Lola, delighted, hailed them in English. They shouted back merry greetings, and then Ali, their boatman, tacked again, and they were soon sailing straight for the long, dark river-bank, where one or two lights showed like fireflies among the palms, until they reached the darkly-lit landing-stage on Elephantine, that little island whence, in the dim ages of the Sixth Dynasty, sprang the Kings of Egypt, where the ancient gods, Khnemu, Sati, and Anuquet were worshipped, and where the Pharaoh, Amenophis III, built a temple. Upon the site where the orgies of Hathor were enacted is to-day the modern Savoy, where one can obtain a whisky-and-soda or a well-mixed “Martini.” Other times, other manners.

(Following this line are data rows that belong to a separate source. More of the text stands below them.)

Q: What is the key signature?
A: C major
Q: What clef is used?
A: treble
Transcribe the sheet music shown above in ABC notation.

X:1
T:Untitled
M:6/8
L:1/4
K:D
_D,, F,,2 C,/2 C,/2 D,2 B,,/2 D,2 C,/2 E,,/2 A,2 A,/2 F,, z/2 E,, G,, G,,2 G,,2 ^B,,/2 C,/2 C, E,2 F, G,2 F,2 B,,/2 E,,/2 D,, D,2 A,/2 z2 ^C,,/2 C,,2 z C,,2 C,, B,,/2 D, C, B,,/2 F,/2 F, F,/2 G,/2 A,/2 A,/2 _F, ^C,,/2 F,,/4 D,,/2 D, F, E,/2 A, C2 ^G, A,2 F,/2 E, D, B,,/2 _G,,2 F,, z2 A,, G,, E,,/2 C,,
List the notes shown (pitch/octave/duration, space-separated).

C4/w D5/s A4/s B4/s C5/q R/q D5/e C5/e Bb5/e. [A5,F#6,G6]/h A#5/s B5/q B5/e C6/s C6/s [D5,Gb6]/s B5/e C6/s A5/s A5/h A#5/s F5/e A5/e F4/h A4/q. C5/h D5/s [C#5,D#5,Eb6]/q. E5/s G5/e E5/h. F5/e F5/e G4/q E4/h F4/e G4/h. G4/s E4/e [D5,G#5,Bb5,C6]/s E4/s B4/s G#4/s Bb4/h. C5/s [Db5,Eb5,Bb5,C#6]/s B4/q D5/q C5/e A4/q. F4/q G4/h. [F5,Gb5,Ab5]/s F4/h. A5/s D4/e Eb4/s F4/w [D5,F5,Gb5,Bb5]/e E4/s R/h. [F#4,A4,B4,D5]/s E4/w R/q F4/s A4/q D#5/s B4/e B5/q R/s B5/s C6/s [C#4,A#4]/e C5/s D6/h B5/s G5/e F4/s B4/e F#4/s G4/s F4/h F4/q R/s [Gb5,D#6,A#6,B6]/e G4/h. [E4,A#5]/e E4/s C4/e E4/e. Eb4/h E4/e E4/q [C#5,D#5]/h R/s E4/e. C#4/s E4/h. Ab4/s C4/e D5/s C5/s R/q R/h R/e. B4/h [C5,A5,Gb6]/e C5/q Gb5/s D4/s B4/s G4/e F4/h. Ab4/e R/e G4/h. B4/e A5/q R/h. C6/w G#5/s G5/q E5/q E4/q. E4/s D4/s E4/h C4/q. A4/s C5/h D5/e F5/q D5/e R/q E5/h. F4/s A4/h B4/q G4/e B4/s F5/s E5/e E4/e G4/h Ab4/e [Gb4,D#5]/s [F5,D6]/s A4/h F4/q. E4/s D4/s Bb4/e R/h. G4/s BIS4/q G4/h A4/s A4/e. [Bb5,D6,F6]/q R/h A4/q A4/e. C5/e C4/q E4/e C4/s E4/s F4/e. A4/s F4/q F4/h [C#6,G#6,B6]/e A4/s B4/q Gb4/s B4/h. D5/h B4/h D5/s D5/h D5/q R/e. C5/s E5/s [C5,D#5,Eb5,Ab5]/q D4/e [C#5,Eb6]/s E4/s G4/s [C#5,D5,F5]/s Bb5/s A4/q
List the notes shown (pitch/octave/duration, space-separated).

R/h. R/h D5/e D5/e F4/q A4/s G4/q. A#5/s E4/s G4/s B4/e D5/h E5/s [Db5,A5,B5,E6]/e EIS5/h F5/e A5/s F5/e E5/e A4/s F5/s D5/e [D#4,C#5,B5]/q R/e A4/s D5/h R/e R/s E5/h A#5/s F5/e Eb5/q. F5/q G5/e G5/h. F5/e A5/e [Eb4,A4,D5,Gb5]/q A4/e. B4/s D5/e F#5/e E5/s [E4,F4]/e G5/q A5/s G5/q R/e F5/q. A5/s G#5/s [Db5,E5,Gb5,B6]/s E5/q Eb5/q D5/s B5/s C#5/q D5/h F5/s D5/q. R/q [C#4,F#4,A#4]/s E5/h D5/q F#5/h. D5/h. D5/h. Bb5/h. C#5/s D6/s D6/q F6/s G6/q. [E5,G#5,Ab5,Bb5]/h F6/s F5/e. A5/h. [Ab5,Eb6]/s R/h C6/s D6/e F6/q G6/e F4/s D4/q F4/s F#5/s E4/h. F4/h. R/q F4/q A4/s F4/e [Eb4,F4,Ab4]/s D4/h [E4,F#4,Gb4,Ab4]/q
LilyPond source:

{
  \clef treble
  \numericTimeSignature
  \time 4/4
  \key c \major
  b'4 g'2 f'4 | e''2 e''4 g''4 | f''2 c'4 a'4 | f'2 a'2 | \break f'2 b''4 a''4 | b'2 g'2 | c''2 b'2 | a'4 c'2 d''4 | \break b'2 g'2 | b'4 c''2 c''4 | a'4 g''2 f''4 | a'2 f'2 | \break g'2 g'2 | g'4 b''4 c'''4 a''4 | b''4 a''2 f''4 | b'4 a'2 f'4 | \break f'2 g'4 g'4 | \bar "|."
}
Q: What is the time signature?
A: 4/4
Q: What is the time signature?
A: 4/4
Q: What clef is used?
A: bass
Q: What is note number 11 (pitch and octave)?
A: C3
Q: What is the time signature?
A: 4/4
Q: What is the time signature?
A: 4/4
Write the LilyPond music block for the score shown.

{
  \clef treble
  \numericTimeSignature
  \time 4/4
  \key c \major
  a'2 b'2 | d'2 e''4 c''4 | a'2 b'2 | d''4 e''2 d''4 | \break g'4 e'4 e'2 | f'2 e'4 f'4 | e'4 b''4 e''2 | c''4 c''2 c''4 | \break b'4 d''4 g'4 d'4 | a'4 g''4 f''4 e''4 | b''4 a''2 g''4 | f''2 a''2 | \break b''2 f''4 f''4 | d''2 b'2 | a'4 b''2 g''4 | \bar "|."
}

On landing, Waldron and Lola strolled together along the moonlit, gravelled path beside the river, and presently sat beneath a great flowering oleander amid the thousand perfumes of that glorious tropical garden with its wealth of blossom.

He noted that she had suddenly grown grave and silent. Some people were sitting upon a seat near, laughing gaily and chattering in English, though in the deep shadow of the perfumed night they could not be seen. At their feet the broad Nile waters lapped lazily, while from a native boat in mid-stream came the low, rhythmic beating of a tom-tom as the rowers bent to their oars.

“You seem very melancholy,” remarked her companion suddenly. “Why?”